The exercise >> Convert the data below into a JSON list of strings, one string per line and with blank lines dropped, covering only the stretch from the line containing "How far is point" through the end of the data. Omit the pictures from your output.

--- START Information provided ---

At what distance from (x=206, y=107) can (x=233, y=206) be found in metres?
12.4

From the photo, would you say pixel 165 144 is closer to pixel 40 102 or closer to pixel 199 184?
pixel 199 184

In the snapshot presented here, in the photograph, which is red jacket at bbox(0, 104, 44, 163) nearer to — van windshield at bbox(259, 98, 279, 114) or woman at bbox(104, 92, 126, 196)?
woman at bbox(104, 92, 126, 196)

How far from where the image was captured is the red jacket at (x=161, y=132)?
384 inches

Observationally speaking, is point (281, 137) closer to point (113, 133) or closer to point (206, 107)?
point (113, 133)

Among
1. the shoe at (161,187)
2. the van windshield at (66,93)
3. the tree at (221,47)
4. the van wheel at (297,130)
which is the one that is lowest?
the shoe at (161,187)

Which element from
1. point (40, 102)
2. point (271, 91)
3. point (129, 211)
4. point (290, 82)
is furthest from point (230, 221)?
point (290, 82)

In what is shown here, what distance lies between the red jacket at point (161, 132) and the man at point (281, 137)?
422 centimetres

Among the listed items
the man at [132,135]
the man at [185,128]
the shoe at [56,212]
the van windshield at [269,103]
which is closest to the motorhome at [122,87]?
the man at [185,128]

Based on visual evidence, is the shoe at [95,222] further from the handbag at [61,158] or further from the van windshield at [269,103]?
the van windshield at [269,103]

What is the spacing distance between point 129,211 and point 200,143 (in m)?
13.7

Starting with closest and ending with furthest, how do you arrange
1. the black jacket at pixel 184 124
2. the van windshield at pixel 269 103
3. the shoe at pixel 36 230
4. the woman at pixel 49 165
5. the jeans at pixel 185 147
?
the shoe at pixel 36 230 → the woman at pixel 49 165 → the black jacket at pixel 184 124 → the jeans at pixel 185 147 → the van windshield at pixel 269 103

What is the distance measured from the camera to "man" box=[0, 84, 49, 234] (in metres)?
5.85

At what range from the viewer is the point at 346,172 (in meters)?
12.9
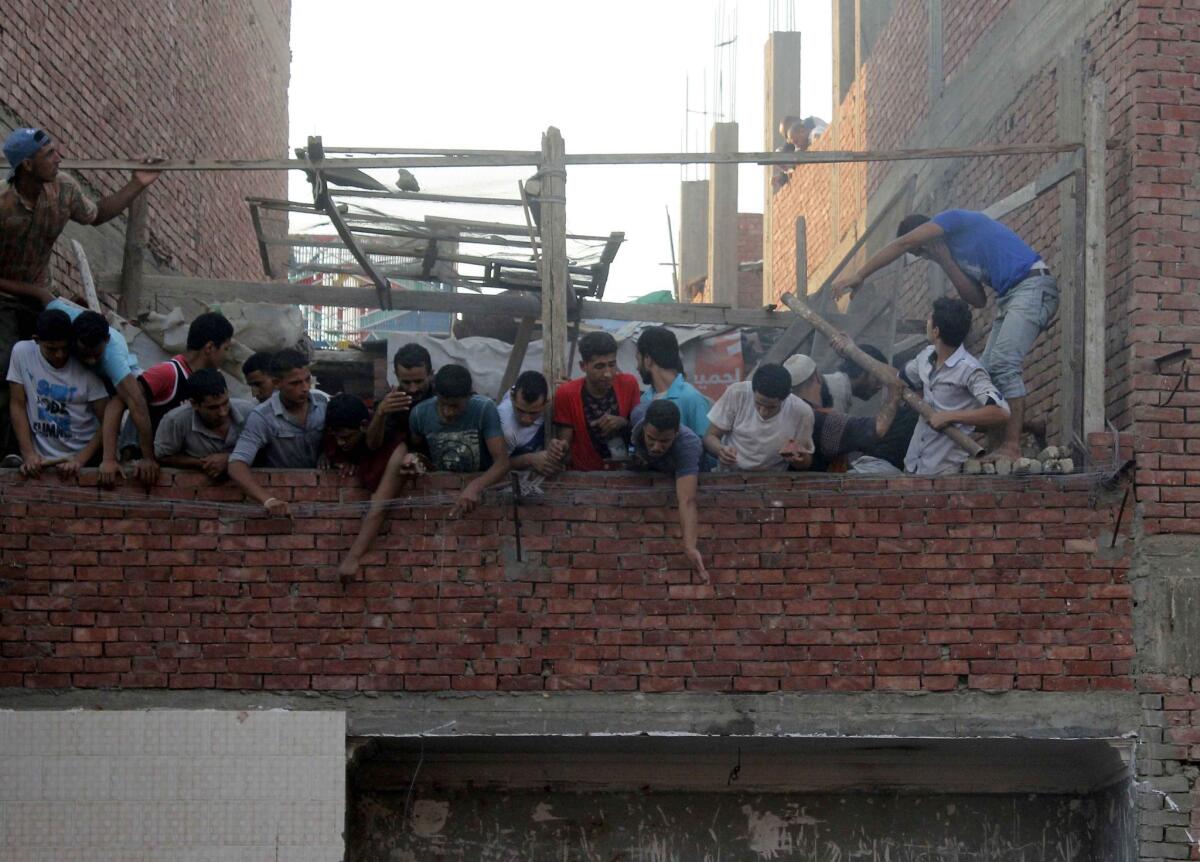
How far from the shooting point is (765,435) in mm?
8320

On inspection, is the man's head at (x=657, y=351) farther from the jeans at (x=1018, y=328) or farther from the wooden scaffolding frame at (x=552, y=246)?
the jeans at (x=1018, y=328)

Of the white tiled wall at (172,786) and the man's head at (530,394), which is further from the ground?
the man's head at (530,394)

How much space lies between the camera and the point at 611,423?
8180 millimetres

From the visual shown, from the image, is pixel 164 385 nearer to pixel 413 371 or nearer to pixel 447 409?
pixel 413 371

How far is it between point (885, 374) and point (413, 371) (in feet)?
8.17

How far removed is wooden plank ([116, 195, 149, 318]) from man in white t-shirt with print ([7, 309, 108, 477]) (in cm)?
179

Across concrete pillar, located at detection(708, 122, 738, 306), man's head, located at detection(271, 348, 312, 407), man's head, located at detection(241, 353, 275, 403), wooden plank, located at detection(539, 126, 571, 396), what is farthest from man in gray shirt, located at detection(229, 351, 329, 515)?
concrete pillar, located at detection(708, 122, 738, 306)

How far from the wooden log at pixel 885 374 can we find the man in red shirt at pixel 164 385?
10.2 feet

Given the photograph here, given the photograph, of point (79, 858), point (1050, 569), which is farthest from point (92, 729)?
point (1050, 569)

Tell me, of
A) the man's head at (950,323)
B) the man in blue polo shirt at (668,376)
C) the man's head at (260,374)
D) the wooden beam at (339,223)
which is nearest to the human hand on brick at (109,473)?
the man's head at (260,374)

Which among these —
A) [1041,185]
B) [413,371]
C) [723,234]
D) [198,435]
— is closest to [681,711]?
[413,371]

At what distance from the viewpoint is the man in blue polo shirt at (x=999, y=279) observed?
27.6 ft

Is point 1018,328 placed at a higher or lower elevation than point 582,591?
higher

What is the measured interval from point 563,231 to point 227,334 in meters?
1.88
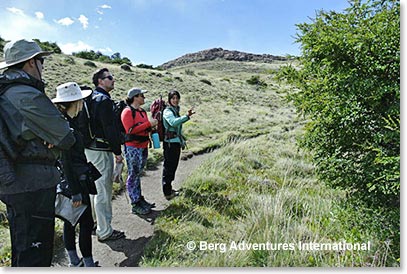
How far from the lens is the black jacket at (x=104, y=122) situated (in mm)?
3475

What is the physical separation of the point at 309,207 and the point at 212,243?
131 centimetres

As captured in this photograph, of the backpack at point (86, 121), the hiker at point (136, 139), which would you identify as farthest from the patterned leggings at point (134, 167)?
the backpack at point (86, 121)

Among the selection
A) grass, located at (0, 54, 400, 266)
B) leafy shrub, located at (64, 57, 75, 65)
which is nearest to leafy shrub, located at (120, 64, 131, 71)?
leafy shrub, located at (64, 57, 75, 65)

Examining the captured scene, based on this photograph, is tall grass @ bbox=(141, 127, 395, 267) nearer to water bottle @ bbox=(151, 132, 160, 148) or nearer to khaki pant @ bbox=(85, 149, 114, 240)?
khaki pant @ bbox=(85, 149, 114, 240)

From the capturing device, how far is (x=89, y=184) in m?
3.08

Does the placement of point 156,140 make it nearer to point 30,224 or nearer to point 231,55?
point 30,224

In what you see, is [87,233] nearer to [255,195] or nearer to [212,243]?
[212,243]

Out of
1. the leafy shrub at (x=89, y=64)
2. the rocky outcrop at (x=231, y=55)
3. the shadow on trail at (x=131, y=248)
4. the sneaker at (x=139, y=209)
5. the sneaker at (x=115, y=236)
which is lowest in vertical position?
the shadow on trail at (x=131, y=248)

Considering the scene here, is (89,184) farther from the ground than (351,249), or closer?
farther from the ground

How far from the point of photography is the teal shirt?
4.85m

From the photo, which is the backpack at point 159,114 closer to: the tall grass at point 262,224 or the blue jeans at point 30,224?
the tall grass at point 262,224

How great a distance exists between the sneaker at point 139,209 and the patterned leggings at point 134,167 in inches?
2.5

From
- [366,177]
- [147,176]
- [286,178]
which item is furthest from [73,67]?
[366,177]

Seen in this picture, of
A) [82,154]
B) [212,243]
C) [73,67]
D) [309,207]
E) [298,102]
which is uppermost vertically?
[73,67]
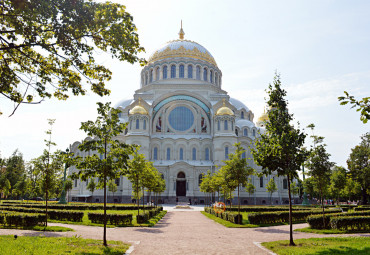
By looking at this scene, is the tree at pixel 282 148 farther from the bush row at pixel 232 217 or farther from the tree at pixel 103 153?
the bush row at pixel 232 217

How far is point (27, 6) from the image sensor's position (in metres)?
7.55

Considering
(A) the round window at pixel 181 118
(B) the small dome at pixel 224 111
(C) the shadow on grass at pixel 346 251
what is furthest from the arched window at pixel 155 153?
(C) the shadow on grass at pixel 346 251

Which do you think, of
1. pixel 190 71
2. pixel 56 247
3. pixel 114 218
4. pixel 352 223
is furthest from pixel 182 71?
pixel 56 247

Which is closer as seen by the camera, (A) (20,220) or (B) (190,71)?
(A) (20,220)

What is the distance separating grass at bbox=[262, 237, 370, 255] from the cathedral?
122ft

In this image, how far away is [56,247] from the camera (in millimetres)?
10492

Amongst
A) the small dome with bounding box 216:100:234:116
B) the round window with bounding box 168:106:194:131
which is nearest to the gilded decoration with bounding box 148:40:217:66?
the round window with bounding box 168:106:194:131

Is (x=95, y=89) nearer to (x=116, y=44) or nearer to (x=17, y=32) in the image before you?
(x=116, y=44)

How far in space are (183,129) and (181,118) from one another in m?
2.32

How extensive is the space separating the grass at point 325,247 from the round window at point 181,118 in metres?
46.1

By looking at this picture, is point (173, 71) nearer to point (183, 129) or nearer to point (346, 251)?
point (183, 129)

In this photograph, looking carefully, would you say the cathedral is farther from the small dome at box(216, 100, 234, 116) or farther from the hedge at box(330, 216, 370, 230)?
the hedge at box(330, 216, 370, 230)

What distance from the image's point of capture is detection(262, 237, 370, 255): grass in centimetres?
1015

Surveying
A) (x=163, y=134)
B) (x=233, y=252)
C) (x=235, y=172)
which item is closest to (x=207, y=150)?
(x=163, y=134)
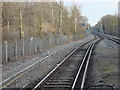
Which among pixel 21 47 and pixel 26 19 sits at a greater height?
→ pixel 26 19

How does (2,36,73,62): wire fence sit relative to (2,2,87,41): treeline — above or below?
below

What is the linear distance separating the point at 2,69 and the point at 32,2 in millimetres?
22247

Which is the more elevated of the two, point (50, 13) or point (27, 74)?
point (50, 13)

--- END Information provided ---

Exercise response >>
[
  "How far is point (27, 6) from the image sensor's position (in metres)?",
  "7.55",
  "Considering",
  "(A) the round window at pixel 181 118",
  "(B) the small dome at pixel 224 111",
  "(C) the shadow on grass at pixel 346 251",
  "what is furthest from the arched window at pixel 155 153?",
  "(C) the shadow on grass at pixel 346 251",
  "Which do you think, of",
  "1. pixel 190 71",
  "2. pixel 56 247",
  "3. pixel 114 218",
  "4. pixel 352 223",
  "is furthest from pixel 182 71?",
  "pixel 56 247",
  "Which is closer as seen by the camera, (A) (20,220) or (B) (190,71)?",
  "(A) (20,220)",
  "What is the distance separating grass at bbox=[262, 237, 370, 255] from the cathedral?",
  "122ft",
  "In this image, how far away is [56,247] from the camera (in millimetres)?",
  "10492",
  "Amongst",
  "A) the small dome with bounding box 216:100:234:116",
  "B) the round window with bounding box 168:106:194:131",
  "which is nearest to the gilded decoration with bounding box 148:40:217:66?",
  "the round window with bounding box 168:106:194:131",
  "Is (x=95, y=89) nearer to (x=116, y=44) or nearer to (x=17, y=32) in the image before you?",
  "(x=116, y=44)",
  "How far in space are (183,129) and (181,118) from one another in m?",
  "2.32",
  "How extensive is the space separating the grass at point 325,247 from the round window at point 181,118 in metres?",
  "46.1",
  "By looking at this picture, is point (173, 71) nearer to point (183, 129) or nearer to point (346, 251)?",
  "point (183, 129)",
  "In this photograph, looking carefully, would you say the cathedral is farther from the small dome at box(216, 100, 234, 116) or farther from the hedge at box(330, 216, 370, 230)?",
  "the hedge at box(330, 216, 370, 230)",
  "What distance from the image's point of capture is detection(262, 237, 370, 255): grass in centimetres?",
  "1015",
  "Surveying",
  "A) (x=163, y=134)",
  "B) (x=233, y=252)",
  "C) (x=235, y=172)",
  "which item is closest to (x=207, y=150)?",
  "(x=163, y=134)",
  "Which among pixel 21 47 and pixel 26 19 sits at a greater height?",
  "→ pixel 26 19",
  "How does (2,36,73,62): wire fence sit relative to (2,2,87,41): treeline — above or below?",
  "below",
  "What is the linear distance separating the point at 2,69 and the point at 32,2 in millimetres?",
  "22247",
  "Which is the more elevated of the two, point (50, 13) or point (27, 74)?",
  "point (50, 13)"
]